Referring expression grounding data
=====
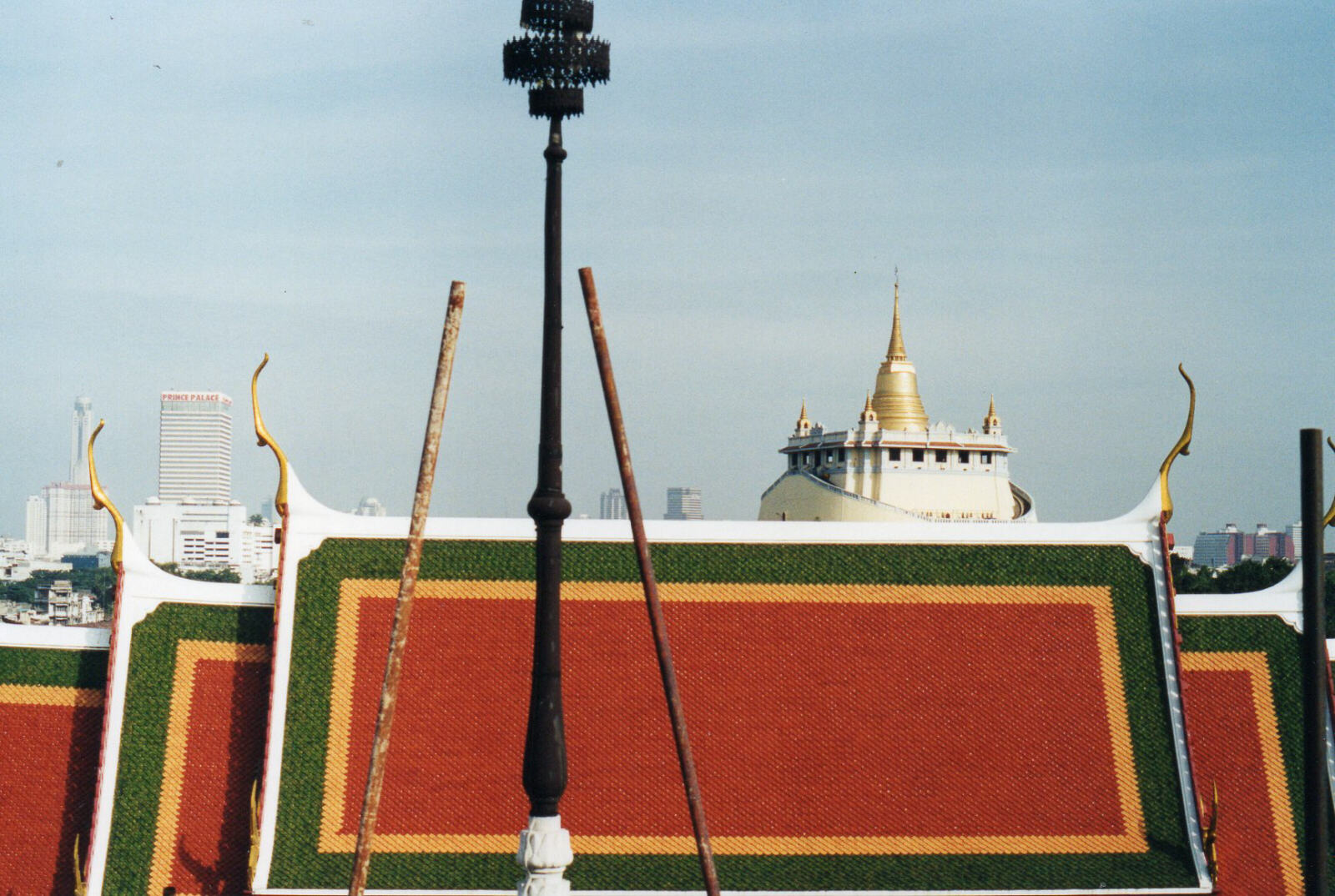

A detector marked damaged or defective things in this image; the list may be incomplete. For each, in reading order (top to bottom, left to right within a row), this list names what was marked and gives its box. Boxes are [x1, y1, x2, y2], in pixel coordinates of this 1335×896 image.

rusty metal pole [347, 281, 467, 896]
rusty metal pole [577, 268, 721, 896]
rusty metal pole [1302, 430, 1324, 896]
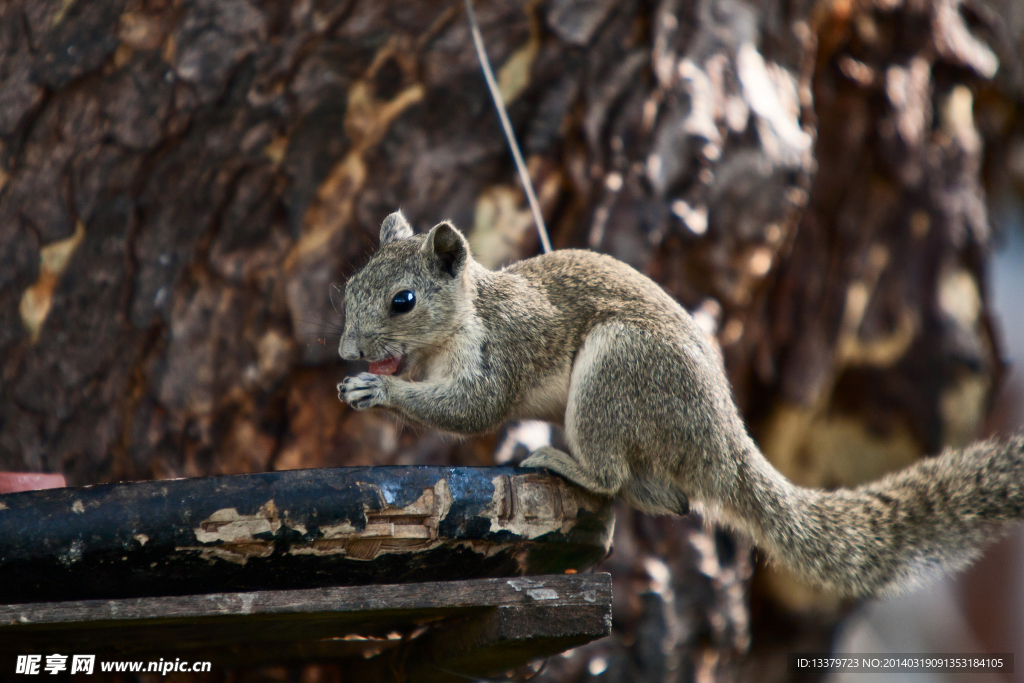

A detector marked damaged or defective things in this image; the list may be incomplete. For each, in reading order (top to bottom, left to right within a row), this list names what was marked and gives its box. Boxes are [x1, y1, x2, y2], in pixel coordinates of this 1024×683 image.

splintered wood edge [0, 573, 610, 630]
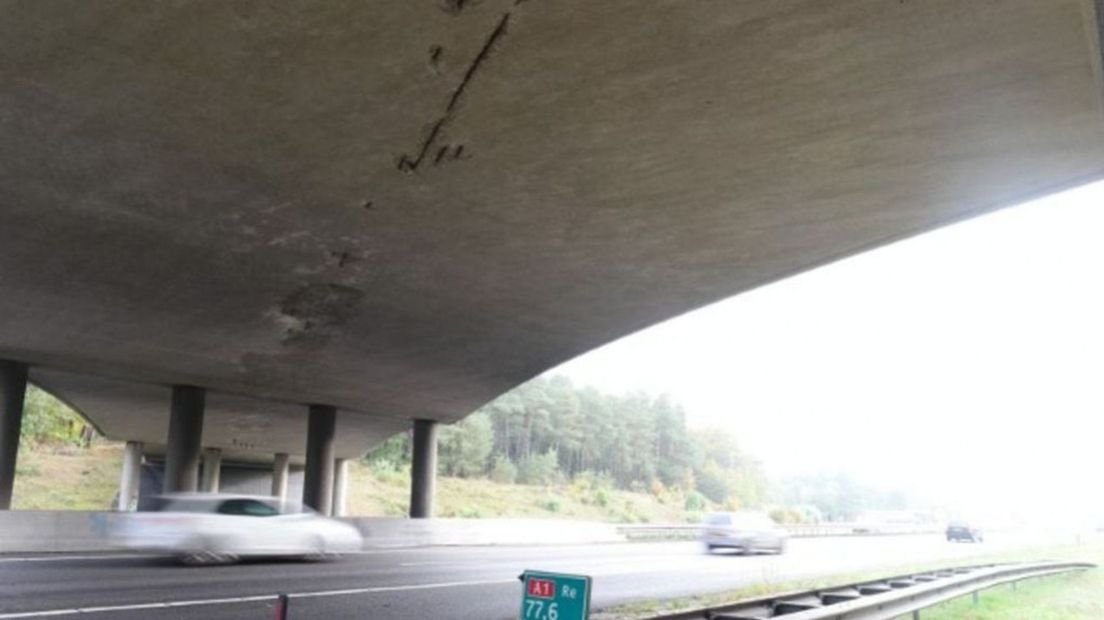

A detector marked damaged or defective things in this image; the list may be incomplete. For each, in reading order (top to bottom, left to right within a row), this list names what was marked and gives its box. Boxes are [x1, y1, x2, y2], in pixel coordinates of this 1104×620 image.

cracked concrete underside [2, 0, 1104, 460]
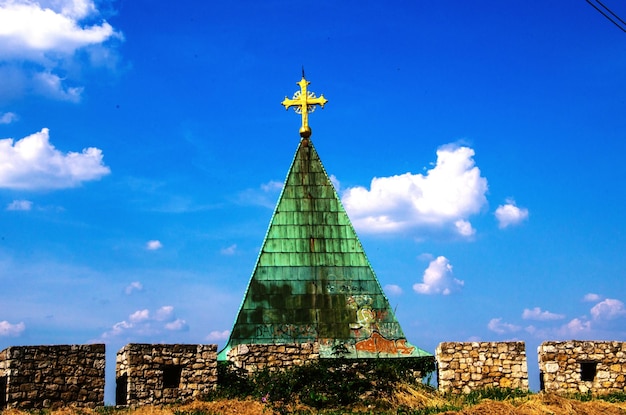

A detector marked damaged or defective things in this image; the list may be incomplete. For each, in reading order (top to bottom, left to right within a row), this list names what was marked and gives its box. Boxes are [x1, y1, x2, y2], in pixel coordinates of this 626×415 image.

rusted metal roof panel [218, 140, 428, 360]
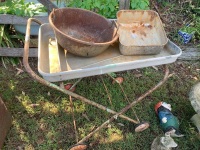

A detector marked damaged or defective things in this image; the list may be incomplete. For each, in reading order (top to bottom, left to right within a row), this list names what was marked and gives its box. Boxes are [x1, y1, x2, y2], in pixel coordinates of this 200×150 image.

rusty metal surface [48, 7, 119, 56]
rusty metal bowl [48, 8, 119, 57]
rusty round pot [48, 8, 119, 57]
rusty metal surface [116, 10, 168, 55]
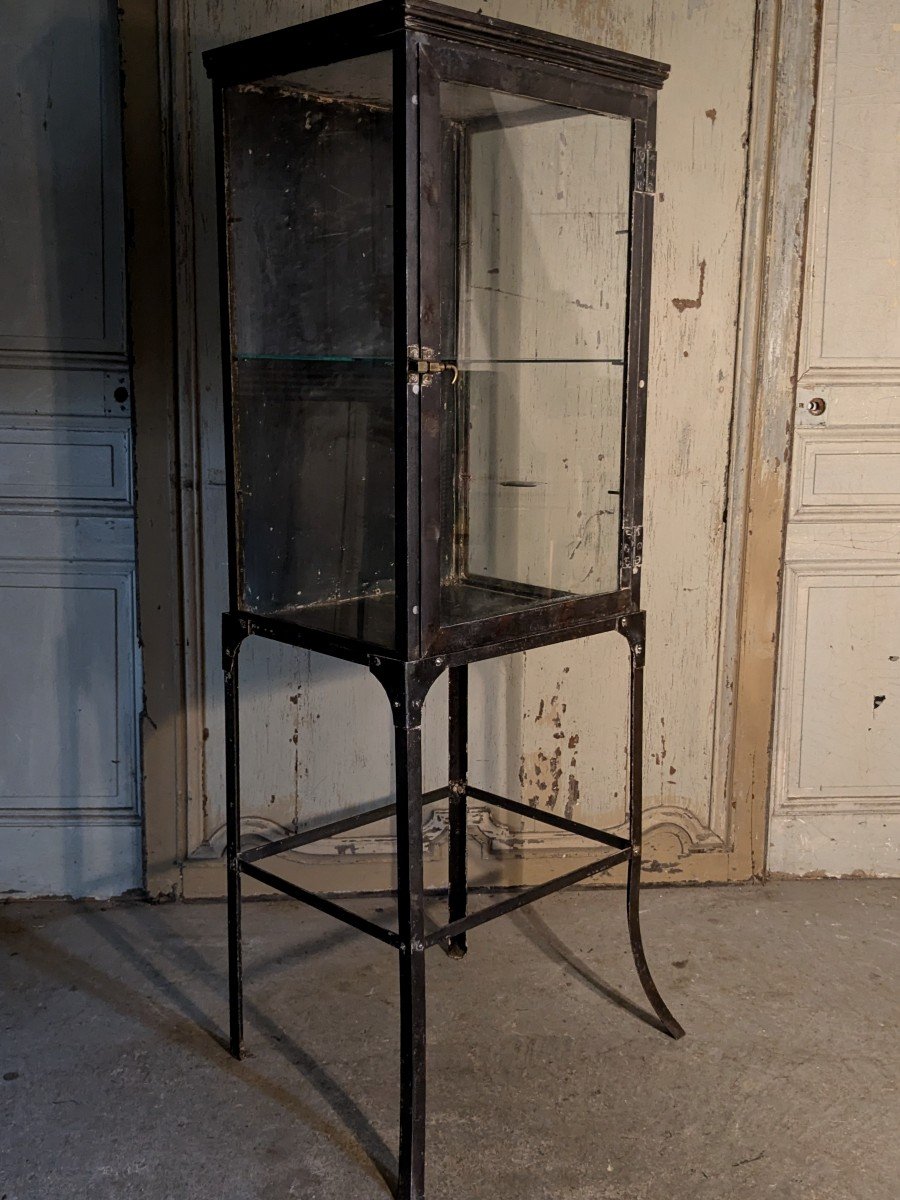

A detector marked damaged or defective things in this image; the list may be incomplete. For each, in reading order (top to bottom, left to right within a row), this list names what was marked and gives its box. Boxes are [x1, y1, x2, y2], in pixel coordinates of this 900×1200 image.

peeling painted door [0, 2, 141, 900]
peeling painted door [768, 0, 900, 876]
=====
#### [Assignment]
With the pictures stripped out, return each record word for word.

#### [Written response]
A detector marked damaged or defective things in this image; the list may be incomplete. For each, in reading order (top to bottom, left to right within a row), this list names what was marked and gives its box. Boxes are [x1, y1, x2, y2], in pixel coordinates of this 1335×896 image.

rusty metal pole [347, 281, 467, 896]
rusty metal pole [577, 268, 721, 896]
rusty metal pole [1302, 430, 1324, 896]

A detector marked damaged or defective things in this image; the list may be incomplete. For each, in reading order (top to bottom, left to right within a row), this list names what was marked and gives its box. Boxes are [x1, y1, x2, y2], in pixel coordinates of this 1024×683 image.

splintered wood edge [0, 573, 610, 630]

A detector marked damaged or defective things in this image; the list may be incomplete. For each, in reading order (top to bottom, left to right within a row), this list names what was marked and gives its box. Boxes are [x1, y1, x2, y2], in pixel coordinates of this 1104×620 image.

cracked concrete underside [2, 0, 1104, 460]

A detector marked damaged or defective things in this image; the list may be incomplete. For each, in reading order (top to bottom, left to right within a row), this list names what was marked and gives its box. Boxes are [x1, y1, x2, y2], in pixel coordinates of this 626×415 image.

rusted metal roof panel [218, 140, 428, 360]

A detector marked damaged or defective things in this image; the list may be incomplete. For each, in reading order (top to bottom, left to right within a row), this list names what was marked and gives its box. Boxes are [x1, y1, x2, y2], in pixel coordinates of this 200×150 image.

rusty metal surface [48, 7, 119, 56]
rusty metal bowl [48, 8, 119, 57]
rusty round pot [48, 8, 119, 57]
rusty metal surface [116, 10, 168, 55]

A detector marked damaged or defective things in this image; the list may be incomplete. For each, in reading order (top to bottom, left to right within a row), this list names what was marked and gives its box. Boxes are [x1, y1, x2, y2], in pixel coordinates of this 900×1200 image.

peeling painted door [0, 2, 141, 900]
peeling painted door [768, 0, 900, 876]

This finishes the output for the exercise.